Investors who keep portfolios on target by rebalancing every quarter are looking at a dramatic outperformance by bonds since July. Bonds soared, and stocks slumped -- and those who desire a specific make-up in their portfolio are going to be selling lots of bonds and buying stocks to get back to their desired allocations.
The rebalancing means stocks could outdo bonds this week by about seven percent if historical trends hold, analysts at JPMorgan said.
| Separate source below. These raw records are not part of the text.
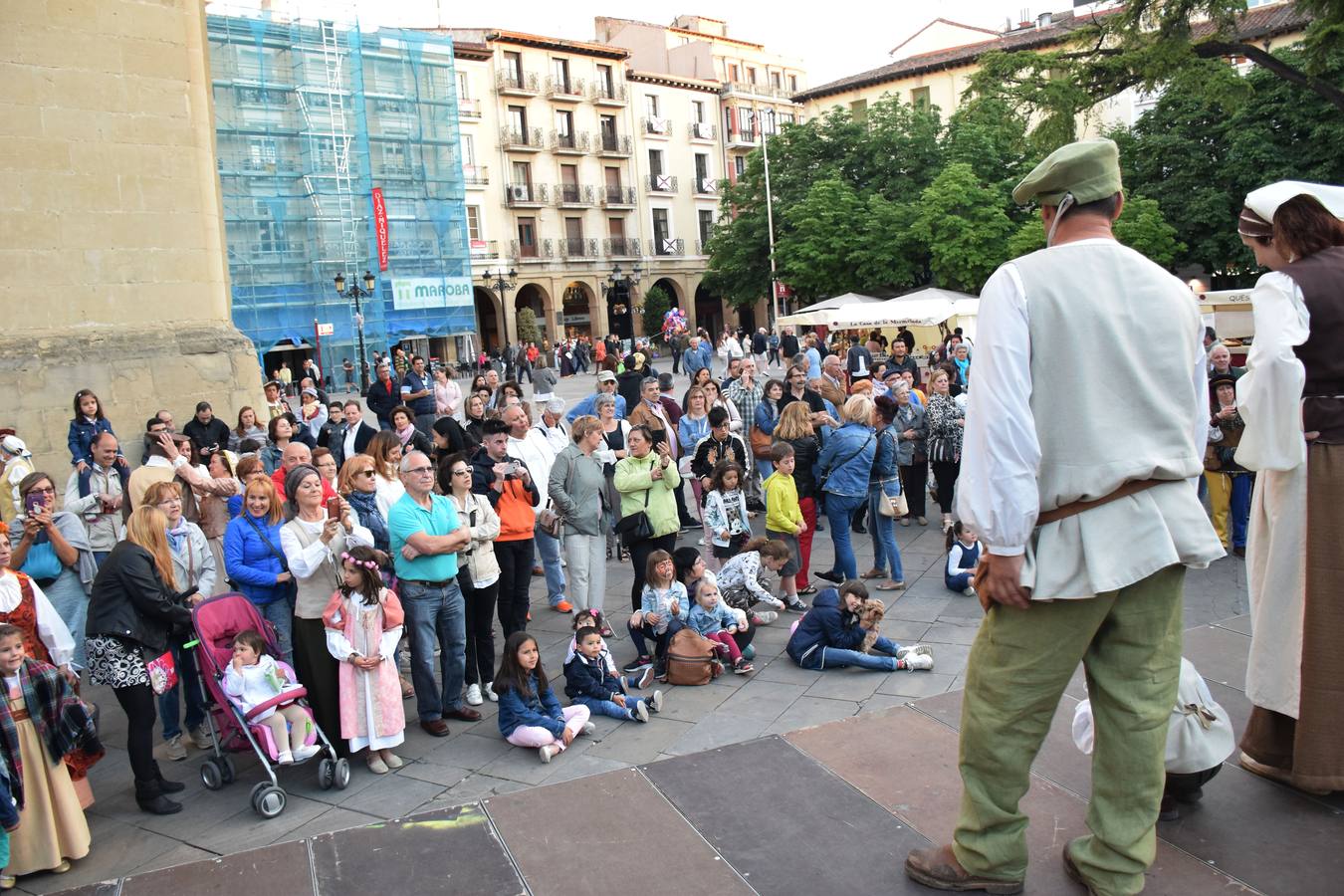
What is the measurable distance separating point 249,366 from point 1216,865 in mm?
10068

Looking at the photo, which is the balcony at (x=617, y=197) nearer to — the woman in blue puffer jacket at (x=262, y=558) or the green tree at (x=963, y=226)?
the green tree at (x=963, y=226)

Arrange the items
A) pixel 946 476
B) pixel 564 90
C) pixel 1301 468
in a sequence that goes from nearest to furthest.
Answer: pixel 1301 468 → pixel 946 476 → pixel 564 90

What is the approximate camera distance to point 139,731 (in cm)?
496

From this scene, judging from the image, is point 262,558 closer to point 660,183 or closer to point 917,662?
point 917,662

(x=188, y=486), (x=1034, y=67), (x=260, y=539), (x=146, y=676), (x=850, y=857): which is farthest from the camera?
(x=1034, y=67)

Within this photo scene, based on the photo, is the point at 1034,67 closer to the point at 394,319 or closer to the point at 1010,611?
the point at 1010,611

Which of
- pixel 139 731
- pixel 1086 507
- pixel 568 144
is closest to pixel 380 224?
pixel 568 144

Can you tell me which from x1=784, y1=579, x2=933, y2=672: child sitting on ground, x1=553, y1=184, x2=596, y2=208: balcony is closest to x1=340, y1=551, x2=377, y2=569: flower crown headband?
x1=784, y1=579, x2=933, y2=672: child sitting on ground

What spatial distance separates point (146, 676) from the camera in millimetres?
A: 4996

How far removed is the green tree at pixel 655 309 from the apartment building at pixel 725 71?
7.17 m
That forecast got off to a good start Monday as the stock market rallied and bond prices fell.
If you're doing passive rebalancing for quarter-end, that would require investors to sell bonds and buy stocks especially given the dramatic difference in performance this quarter in particular, said Jack Ablin, chief investment officer at Harris Private Bank in Chicago, which oversees $50 billion in assets.
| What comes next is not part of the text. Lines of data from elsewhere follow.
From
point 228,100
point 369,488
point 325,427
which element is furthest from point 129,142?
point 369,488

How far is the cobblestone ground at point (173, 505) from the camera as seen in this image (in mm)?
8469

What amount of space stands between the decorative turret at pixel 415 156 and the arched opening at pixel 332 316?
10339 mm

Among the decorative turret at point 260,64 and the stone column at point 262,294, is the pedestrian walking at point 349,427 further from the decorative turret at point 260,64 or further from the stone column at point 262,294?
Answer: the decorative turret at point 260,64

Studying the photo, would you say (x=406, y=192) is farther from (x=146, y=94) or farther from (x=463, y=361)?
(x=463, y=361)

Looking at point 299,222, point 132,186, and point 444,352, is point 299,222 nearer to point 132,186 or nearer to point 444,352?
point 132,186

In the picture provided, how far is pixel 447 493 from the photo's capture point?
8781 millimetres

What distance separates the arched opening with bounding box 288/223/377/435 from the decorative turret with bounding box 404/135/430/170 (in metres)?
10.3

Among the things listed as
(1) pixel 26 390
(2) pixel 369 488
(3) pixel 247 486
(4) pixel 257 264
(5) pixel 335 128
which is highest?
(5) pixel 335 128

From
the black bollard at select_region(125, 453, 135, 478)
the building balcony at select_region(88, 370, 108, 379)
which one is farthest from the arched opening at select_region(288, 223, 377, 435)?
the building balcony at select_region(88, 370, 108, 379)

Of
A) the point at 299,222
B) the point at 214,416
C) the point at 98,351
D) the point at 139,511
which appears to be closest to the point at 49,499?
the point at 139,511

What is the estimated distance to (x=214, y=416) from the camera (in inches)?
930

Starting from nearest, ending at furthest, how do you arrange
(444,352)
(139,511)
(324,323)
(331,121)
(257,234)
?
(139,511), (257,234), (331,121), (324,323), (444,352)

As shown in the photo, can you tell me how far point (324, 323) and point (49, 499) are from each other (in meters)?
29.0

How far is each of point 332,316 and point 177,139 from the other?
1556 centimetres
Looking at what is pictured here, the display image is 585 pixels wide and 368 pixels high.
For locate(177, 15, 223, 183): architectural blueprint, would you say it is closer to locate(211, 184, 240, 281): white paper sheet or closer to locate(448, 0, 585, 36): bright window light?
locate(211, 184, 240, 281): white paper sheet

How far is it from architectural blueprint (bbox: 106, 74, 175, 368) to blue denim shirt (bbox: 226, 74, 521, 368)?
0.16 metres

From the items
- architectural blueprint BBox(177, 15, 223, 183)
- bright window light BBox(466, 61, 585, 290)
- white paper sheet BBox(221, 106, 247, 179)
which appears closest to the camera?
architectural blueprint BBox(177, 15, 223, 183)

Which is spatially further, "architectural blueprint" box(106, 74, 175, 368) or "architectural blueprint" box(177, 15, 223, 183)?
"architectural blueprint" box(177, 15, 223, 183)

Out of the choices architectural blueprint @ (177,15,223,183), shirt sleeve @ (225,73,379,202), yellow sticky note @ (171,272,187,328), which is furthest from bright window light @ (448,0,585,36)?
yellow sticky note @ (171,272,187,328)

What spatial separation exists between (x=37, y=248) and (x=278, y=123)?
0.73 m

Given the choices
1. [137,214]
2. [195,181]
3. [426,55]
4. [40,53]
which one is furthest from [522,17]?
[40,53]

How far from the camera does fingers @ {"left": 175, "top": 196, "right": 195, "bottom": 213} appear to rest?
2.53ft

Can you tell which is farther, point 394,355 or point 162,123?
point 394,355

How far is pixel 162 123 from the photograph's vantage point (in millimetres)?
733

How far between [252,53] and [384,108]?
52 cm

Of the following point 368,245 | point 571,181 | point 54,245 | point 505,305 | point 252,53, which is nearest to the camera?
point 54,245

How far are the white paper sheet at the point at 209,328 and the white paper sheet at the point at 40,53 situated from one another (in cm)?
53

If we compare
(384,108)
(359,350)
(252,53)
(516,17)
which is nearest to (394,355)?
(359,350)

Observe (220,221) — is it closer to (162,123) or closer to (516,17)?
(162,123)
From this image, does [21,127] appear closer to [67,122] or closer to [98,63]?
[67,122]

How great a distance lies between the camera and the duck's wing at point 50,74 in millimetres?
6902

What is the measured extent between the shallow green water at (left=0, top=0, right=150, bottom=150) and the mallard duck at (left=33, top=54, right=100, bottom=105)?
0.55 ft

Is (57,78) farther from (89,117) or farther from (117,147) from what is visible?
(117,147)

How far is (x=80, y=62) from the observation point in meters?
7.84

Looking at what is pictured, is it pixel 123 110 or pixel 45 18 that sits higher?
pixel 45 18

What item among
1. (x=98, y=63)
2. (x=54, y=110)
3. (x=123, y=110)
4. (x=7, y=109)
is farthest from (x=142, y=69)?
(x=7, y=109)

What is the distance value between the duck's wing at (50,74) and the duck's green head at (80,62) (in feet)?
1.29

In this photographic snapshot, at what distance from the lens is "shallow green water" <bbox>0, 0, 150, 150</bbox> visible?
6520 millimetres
Stocks have been a disaster this quarter, with the S&P 500 <.SPX> down 12 percent through Monday. Bonds, meanwhile, have been stars. Benchmark yields rallied to lows not seen in decades, boosting the iShares Barclays 20+ Year Treasury Bond Fund
When this happens, it tends to reverse in the waning days of a quarter or a month, and that could drive flows for a good part of the week, according to the analysis from Marko Kolanovic, global head of equity derivatives strategy at JPMorgan.
JPMorgan analysts on Monday said that when the S&P 500 underperforms 20-year Treasury prices going into the last week of the month, stocks tend to reverse the trend and recoup roughly a quarter of the relative underperformance.
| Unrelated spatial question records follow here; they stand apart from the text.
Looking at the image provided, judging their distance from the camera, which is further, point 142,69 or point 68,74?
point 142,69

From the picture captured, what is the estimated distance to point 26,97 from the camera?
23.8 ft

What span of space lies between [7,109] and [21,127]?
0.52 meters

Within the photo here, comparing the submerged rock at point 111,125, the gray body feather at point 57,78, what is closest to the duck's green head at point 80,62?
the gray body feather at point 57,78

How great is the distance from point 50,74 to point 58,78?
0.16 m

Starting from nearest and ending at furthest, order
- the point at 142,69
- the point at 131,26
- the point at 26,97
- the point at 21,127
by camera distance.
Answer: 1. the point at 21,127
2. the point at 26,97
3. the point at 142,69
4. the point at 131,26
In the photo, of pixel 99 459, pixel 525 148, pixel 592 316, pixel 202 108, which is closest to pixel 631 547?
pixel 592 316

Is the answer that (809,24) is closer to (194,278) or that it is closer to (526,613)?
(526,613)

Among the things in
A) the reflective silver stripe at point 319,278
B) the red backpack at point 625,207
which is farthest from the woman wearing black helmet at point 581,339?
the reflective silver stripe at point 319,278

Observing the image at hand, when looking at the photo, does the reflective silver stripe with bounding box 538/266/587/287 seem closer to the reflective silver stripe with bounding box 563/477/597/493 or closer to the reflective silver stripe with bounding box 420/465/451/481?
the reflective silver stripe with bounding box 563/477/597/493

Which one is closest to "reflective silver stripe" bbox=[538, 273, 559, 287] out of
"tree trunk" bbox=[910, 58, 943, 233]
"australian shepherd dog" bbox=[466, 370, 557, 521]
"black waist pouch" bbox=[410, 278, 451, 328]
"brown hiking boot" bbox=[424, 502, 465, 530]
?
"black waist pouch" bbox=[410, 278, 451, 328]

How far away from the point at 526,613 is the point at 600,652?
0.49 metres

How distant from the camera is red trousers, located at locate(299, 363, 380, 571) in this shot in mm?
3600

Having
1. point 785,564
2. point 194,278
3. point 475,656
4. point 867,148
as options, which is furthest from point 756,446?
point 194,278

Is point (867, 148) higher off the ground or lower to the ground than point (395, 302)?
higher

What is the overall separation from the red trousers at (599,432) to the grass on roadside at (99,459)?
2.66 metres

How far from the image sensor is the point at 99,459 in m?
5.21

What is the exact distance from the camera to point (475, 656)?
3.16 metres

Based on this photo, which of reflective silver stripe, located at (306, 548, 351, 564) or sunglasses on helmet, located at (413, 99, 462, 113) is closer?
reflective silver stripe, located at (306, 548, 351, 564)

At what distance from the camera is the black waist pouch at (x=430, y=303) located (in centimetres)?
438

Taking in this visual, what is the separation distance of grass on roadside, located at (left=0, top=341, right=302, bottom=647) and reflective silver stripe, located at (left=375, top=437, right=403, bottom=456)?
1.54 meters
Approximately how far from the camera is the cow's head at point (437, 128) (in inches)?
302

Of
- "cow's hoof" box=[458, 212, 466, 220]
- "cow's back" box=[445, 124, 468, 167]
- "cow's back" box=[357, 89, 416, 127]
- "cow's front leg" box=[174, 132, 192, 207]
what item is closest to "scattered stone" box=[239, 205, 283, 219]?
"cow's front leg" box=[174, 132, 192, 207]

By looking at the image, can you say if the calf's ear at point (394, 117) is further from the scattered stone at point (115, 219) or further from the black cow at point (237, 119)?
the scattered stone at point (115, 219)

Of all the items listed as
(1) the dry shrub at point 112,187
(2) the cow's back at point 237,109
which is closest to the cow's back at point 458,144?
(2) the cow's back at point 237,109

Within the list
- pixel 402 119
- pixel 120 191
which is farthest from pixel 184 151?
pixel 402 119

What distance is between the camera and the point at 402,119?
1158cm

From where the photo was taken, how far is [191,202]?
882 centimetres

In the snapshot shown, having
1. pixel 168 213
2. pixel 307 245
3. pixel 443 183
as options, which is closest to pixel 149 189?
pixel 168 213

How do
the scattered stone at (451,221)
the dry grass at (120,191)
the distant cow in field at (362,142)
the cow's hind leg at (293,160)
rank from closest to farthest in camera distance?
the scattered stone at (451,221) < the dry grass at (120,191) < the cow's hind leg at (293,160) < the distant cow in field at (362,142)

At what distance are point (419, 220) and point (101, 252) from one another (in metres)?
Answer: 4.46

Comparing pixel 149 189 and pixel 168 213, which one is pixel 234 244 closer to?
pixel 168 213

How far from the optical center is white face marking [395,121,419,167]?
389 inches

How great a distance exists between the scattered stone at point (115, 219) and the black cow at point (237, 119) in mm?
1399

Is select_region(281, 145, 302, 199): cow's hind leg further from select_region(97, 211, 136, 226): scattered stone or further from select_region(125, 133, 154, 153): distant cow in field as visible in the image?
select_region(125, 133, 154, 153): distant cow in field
The underperformance in this quarter has been dramatic, with equities trailing bonds by about 42 percentage points --on par with what was seen during the financial crisis in 2008.
Government bonds outperformed stocks in the past three months as investors fretted first over the softening economic data and later over a return to recession.
The downgrade of the U.S. credit rating in early August cast further doubts over growth, with the reverse effect of enhancing the safe haven appeal of Treasuries.
Hopes for a resolution in Europe were viewed as a catalyst for the market rally, but it may not be the only reason as portfolio shifts are part of it.
To be sure, the main reasons for the massive decline on the S&P 500 in the past quarter -- the European credit crisis and the weakening economic data in many world regions -- are still unresolved.
The market is bouncing around with the vagaries of the headlines, said Ablin. We need either some kind of resolution to the uncertainty in Europe or some momentum signals, or some combination of both that would prompt us to go into this market, he said.